The improvements in the printing are even more apparent because the photography in this book is fantastic. Every minifigure is captured with such clarity that it jumps off the page. You can see detail that you may not have noticed even having the minifigure in front of you.

The pages are also full of really interesting facts. You would have to be the most hardcore Star Wars and LEGO fan to not learn something from this book. Did you know that Jar Jar featured the first moulded minifigure head? I don’t want to spoil the content, but there are heaps of other facts that I jotted down as “interesting” while reading the book.

The Exclusive Minifigure

Boba Fett Exclusive Small

One of the best parts of any DK LEGO books is the LEGO attached to the front cover. This edition of the Star Wars Character Encyclopedia is no exception. If you were walking past it in a shop your first impression may be that this is a boring old storm trooper or clone trooper but hardcore Star Wars fans will realise that this is a Boba Fett inspired by the original concept art for the character by Ralph McQuarrie and Joe Johnston.
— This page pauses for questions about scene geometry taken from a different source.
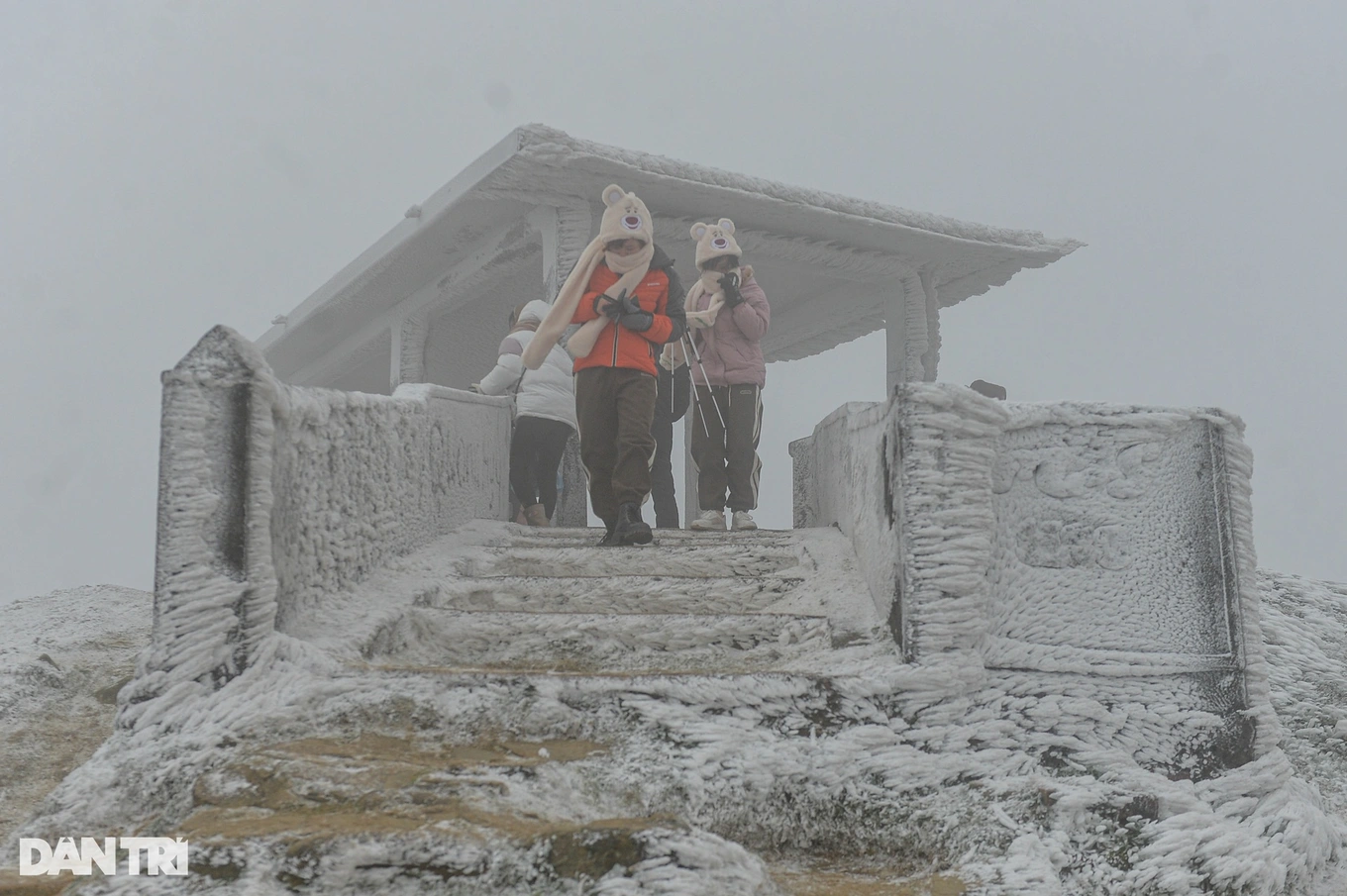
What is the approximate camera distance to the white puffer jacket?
4.93m

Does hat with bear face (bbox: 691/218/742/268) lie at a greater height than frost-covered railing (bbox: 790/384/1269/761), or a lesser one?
greater

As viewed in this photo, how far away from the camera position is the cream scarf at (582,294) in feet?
12.7

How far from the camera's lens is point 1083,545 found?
2.17 meters

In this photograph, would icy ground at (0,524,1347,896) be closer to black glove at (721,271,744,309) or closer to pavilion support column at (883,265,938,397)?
black glove at (721,271,744,309)

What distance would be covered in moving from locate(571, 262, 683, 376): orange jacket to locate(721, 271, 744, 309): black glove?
115cm

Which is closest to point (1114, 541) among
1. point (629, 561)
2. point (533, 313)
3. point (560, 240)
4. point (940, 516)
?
point (940, 516)

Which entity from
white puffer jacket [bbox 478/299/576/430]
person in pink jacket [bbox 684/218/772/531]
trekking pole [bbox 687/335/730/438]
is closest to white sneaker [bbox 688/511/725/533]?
person in pink jacket [bbox 684/218/772/531]

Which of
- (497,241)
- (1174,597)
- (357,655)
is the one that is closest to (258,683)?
(357,655)

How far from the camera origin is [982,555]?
83.9 inches

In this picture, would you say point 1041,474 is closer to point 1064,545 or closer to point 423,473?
point 1064,545

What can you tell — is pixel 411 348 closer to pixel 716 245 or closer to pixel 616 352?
pixel 716 245

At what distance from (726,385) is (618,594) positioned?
232 cm

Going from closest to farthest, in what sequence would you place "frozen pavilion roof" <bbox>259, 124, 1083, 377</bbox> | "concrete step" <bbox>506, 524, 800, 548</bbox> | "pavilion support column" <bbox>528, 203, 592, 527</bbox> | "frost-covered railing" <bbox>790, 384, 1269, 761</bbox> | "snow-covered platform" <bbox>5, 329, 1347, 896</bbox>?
"snow-covered platform" <bbox>5, 329, 1347, 896</bbox> < "frost-covered railing" <bbox>790, 384, 1269, 761</bbox> < "concrete step" <bbox>506, 524, 800, 548</bbox> < "frozen pavilion roof" <bbox>259, 124, 1083, 377</bbox> < "pavilion support column" <bbox>528, 203, 592, 527</bbox>

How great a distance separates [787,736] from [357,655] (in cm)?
109
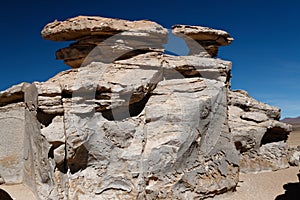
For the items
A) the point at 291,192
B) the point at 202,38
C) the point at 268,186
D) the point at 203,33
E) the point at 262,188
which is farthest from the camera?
the point at 202,38

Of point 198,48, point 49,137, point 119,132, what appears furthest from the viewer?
point 198,48

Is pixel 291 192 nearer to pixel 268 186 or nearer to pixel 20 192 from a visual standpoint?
pixel 268 186

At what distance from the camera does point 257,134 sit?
13016 millimetres

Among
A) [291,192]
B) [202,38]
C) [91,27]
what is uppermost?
[202,38]

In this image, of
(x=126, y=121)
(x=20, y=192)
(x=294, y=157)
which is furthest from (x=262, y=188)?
(x=20, y=192)

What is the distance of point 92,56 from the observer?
9383mm

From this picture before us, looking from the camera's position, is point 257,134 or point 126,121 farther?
point 257,134

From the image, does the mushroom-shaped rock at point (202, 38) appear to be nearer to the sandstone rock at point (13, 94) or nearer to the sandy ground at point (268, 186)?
the sandy ground at point (268, 186)

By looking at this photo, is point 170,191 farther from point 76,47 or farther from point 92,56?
point 76,47

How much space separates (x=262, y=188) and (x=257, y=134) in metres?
3.17

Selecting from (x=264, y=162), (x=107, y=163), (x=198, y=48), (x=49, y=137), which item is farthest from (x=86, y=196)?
(x=264, y=162)

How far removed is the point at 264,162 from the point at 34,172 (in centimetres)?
963

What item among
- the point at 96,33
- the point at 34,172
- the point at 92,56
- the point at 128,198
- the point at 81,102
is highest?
the point at 96,33

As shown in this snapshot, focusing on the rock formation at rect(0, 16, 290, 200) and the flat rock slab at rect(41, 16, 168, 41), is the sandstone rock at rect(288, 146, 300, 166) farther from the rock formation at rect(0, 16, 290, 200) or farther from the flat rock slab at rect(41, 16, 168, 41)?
the flat rock slab at rect(41, 16, 168, 41)
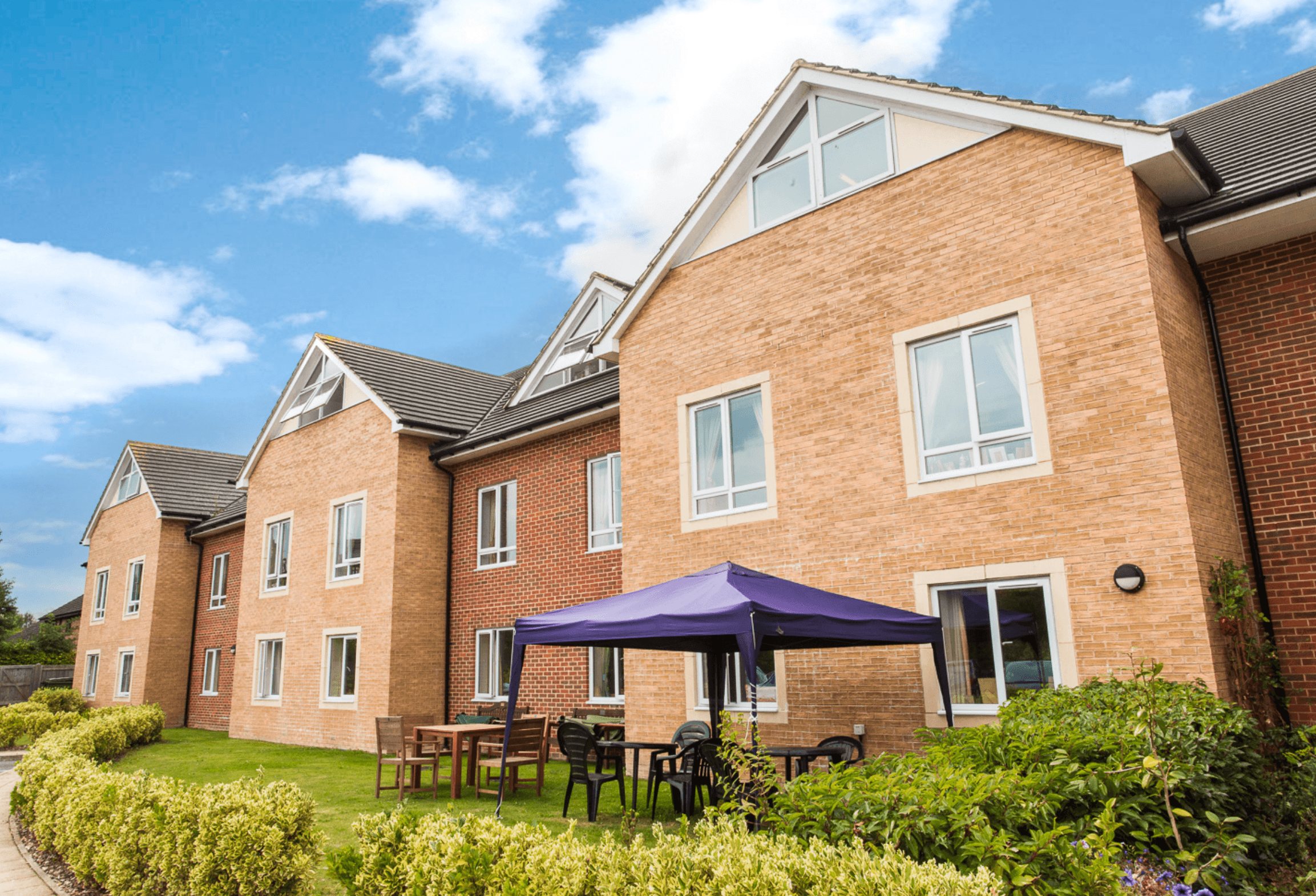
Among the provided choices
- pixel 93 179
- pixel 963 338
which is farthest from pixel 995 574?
pixel 93 179

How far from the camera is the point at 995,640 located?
28.1 feet

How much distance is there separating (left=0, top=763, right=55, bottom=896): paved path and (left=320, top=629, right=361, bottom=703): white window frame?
622 centimetres

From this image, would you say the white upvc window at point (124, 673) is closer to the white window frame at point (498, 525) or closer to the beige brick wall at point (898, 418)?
the white window frame at point (498, 525)

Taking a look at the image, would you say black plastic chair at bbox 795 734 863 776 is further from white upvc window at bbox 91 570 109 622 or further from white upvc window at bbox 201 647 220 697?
white upvc window at bbox 91 570 109 622

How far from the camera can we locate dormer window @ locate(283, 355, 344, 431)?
63.5 feet

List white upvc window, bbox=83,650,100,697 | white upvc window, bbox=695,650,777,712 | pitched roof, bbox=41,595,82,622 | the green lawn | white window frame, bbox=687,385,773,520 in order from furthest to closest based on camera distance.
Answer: pitched roof, bbox=41,595,82,622 → white upvc window, bbox=83,650,100,697 → white window frame, bbox=687,385,773,520 → white upvc window, bbox=695,650,777,712 → the green lawn

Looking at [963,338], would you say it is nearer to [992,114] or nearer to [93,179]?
[992,114]

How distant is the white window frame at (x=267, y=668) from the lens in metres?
19.9

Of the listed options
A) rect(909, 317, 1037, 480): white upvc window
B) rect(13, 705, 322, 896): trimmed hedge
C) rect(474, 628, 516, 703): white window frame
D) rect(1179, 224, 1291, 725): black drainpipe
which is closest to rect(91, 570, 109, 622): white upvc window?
rect(474, 628, 516, 703): white window frame

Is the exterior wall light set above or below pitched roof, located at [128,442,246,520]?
below

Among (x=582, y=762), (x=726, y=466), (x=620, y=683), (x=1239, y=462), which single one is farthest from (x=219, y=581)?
(x=1239, y=462)

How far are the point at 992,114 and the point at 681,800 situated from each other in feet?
26.8

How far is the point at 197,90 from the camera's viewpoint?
645 inches

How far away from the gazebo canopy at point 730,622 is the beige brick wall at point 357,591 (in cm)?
910
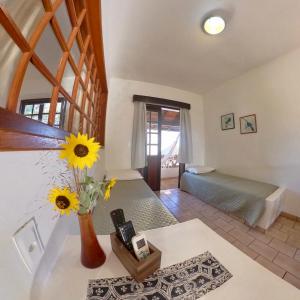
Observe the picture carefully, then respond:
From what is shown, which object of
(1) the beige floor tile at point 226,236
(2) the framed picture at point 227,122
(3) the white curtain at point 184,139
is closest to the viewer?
(1) the beige floor tile at point 226,236

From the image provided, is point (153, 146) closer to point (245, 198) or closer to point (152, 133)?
point (152, 133)

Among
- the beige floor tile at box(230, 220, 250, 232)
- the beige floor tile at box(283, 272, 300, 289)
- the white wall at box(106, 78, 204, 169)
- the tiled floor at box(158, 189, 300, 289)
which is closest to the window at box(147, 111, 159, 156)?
the white wall at box(106, 78, 204, 169)

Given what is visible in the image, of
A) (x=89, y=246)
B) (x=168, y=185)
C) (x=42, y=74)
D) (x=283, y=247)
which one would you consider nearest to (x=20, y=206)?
(x=89, y=246)

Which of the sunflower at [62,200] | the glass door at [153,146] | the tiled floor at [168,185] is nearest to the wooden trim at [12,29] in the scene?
the sunflower at [62,200]

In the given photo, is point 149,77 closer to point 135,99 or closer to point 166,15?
point 135,99

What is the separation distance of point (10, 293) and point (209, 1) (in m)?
2.24

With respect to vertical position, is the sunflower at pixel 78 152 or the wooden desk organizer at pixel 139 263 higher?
the sunflower at pixel 78 152

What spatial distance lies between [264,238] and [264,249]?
203 millimetres

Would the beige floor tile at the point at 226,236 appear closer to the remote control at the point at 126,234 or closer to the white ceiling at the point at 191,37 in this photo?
the remote control at the point at 126,234

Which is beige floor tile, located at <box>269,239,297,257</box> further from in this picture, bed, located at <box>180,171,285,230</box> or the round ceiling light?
the round ceiling light

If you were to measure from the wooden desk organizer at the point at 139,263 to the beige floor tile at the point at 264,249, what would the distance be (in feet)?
5.32

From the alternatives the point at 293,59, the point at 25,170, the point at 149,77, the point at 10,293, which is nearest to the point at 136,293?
the point at 10,293

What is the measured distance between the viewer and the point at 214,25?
152 cm

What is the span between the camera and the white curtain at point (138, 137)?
2809 millimetres
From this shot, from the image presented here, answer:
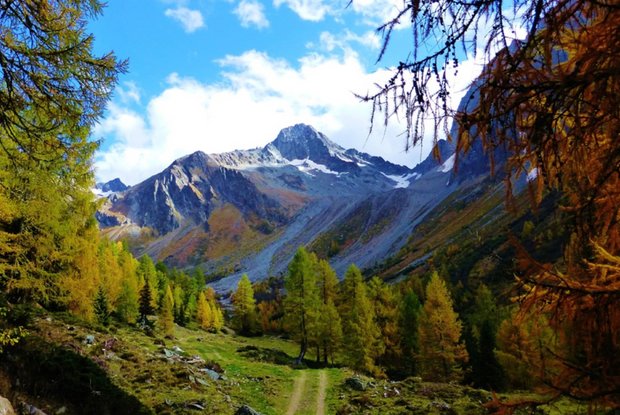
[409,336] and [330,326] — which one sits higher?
[330,326]

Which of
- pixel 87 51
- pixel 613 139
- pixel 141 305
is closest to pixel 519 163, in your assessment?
pixel 613 139

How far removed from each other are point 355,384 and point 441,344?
13.1 m

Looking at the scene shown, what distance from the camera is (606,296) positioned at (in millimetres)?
2951

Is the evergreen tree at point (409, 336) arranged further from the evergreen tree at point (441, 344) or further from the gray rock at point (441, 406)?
the gray rock at point (441, 406)

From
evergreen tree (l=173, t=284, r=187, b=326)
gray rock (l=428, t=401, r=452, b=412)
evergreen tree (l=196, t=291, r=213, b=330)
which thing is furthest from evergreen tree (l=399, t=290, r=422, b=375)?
evergreen tree (l=173, t=284, r=187, b=326)

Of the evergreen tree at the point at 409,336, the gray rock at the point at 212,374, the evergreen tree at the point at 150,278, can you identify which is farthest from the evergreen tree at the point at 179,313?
the gray rock at the point at 212,374

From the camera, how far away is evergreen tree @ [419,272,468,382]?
2981cm

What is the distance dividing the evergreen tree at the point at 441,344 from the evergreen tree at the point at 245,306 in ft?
106

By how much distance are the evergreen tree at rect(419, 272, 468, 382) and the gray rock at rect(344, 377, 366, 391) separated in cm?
1252

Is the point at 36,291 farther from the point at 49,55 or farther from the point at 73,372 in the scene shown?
the point at 49,55

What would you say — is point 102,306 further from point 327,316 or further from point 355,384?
point 355,384

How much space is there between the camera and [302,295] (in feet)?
110

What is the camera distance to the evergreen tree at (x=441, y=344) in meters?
29.8

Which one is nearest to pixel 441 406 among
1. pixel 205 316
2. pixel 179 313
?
pixel 205 316
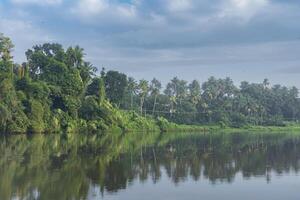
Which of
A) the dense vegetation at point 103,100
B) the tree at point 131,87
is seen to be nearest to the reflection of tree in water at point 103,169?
the dense vegetation at point 103,100

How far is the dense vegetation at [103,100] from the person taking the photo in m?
68.8

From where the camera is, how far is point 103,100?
3388 inches

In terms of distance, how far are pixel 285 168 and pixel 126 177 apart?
38.9 feet

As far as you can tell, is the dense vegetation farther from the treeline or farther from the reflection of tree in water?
the reflection of tree in water

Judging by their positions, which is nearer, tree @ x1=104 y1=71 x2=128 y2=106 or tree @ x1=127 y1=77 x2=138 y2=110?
tree @ x1=104 y1=71 x2=128 y2=106

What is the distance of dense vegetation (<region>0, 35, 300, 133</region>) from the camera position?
68.8 meters

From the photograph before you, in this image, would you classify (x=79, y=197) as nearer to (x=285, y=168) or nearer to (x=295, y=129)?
(x=285, y=168)

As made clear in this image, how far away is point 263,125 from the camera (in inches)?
4818

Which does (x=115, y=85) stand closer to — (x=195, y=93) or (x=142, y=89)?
(x=142, y=89)

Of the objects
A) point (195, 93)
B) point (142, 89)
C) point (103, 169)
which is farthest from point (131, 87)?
point (103, 169)

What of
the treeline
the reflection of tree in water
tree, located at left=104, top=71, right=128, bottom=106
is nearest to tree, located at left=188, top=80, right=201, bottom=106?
the treeline

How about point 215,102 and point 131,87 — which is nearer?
point 131,87

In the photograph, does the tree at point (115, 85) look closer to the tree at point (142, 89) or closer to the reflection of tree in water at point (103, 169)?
the tree at point (142, 89)

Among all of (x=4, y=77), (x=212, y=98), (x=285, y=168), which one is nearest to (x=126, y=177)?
(x=285, y=168)
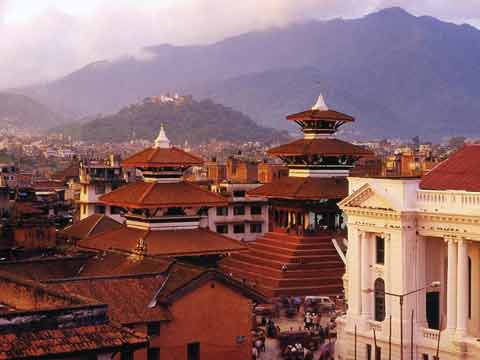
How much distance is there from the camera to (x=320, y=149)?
175 feet

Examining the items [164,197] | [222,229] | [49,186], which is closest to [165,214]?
[164,197]

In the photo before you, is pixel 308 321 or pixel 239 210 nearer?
pixel 308 321

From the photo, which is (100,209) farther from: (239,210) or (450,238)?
(450,238)

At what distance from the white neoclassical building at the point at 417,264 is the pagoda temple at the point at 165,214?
12.6 meters

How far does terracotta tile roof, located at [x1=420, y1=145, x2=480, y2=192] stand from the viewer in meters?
32.1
With so many Star Wars characters already produced as minifigures it is great to see something different as the exclusive.

Wrapping Up

I have never been a huge collector of Star Wars LEGO, but I thoroughly enjoyed reading through this book. There is enough interesting information here to keep young and old Star Wars fans entertained.

If I did have any criticism of the book it would be a personal one – as somebody who hasn’t watched the Clone Wars or Rebels cartoons I found those sections a little bit tedious. The different clone troopers all started to blend together and I was actually glad when I finally got past the Clone Wars and into Episode III. Obviously if you were more familiar with those series then these sections would hold more interest.

The only other issue is The Force Awakens, which is released in December this year. That film is going to bring new characters and older versions of existing characters. While Force Awakens sets haven’t been official announced, they are coming. I don’t feel that this is a huge issue – this book is still a fantastic read. I actually think it could be cool to have a few different versions of the book to see how things change over time.

If you are a LEGO Star Wars fan, or even just a minifigure fan, then I highly recommend this book. It would make a great May The 4th present.

Bricking Around was sent a copy of the LEGO Star Wars Character Encyclopedia to review by Penguin Australia.